In the preface to the Lyrical Ballads, Wordsworth also discusses the function of poetry. The function of great poetry is "to please, to move, and to transport." The three functions of poetry fuse into an aesthetic pleasure with moral elevation. However, the moral elevation far outweighs the aesthetic pleasure. The moral function consists first 'in the refinement of feelings', second, 'in the knowledge of Man, Nature, and Human life', and third, 'in the power that makes life richer and fuller.'
"Truth, Grandeur, Beauty, Love and Hope,
And melancholy Fear subdued by Faith."
The reader of poetry emerges saner and purer than before. The second great function of poetry is to enable us to look 'into the life of things.' While science sharpens our intellect, poetry enriches our moral insight. The moral force of poetry 'is felt in the blood, and felt along the heart'. So Wordsworth says:
"Poetry is the breath and finer spirit of all knowledge; it is the impassioned expression which is in the countenance of all science."
Finally, poetry provides shelter and succor to the afflicted human soul. It is a great force for good and welfare.

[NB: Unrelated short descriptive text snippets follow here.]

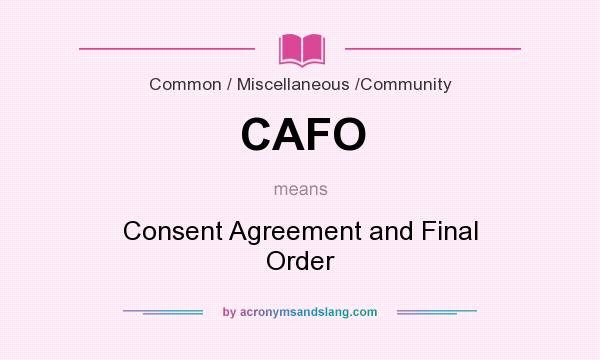 Cafo Consent Agreement And Final Order In Common Miscellaneous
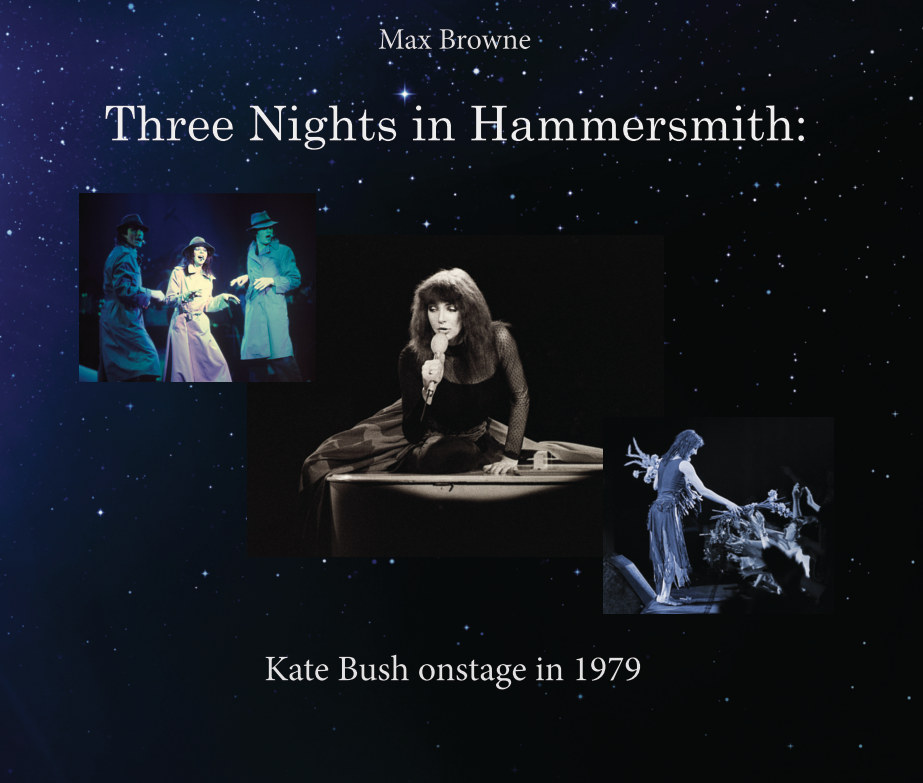 View Three Nights in Hammersmith: Kate Bush onstage in 1979 by Max Browne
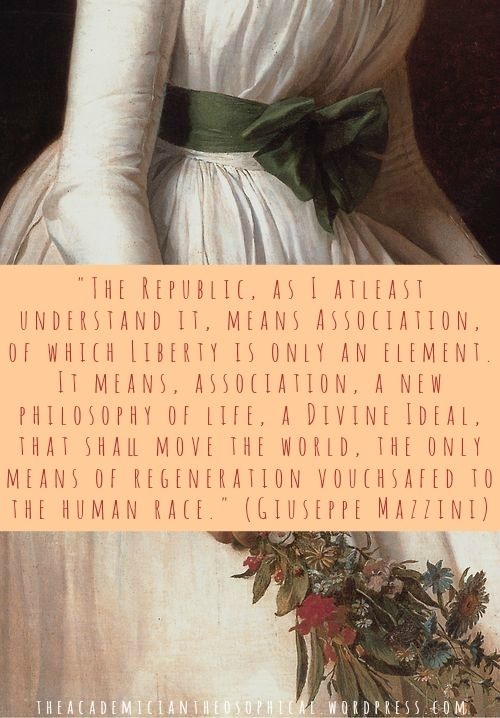 """Giuseppe Mazzini on the Republican Spirit tied to the Common Good: """"The Republic, as I at least understand it, means association, of which liberty is only an element, a necessary antecedent. It mea…"""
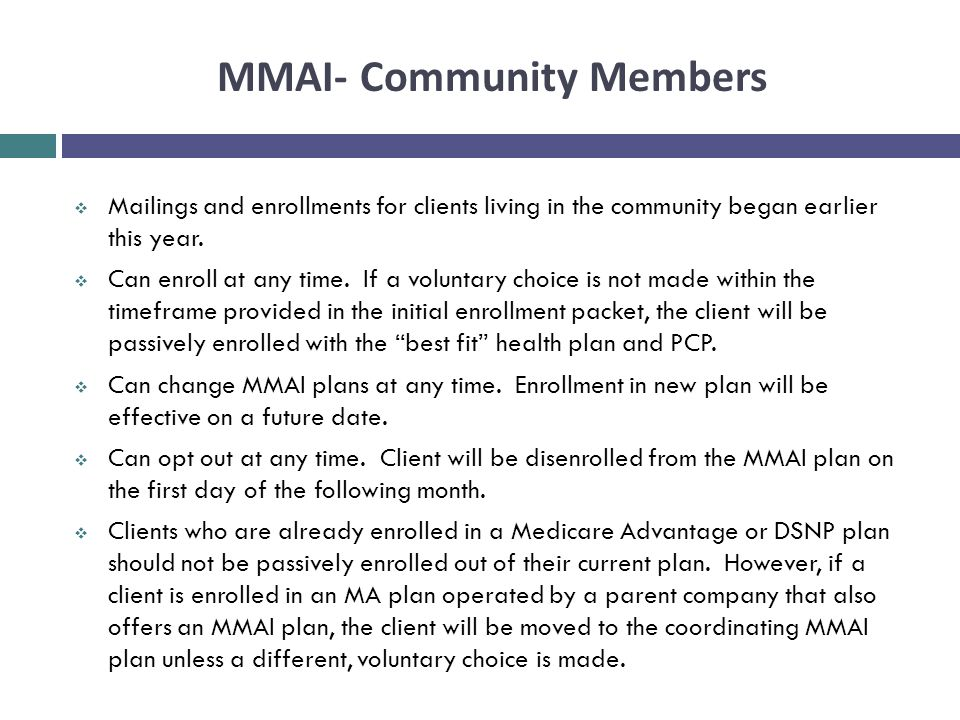 MMAI- Community Members  Mailings and enrollments for clients living in the community began earlier this year.  Can enroll at any time. If a volunta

Wordsworth's own object in writing poetry was 'to console the afflicted; to add sunshine to day light by making the happy happier; to teach the young and the gracious of every age to see, to think, and feel, and therefore to become more actively and securely virtuous.'
Thus Wordsworth concludes that 'every great poet is a teacher; I wish either to be considered as a teacher or as nothing'. In this role poetry makes man "wiser, better and happier".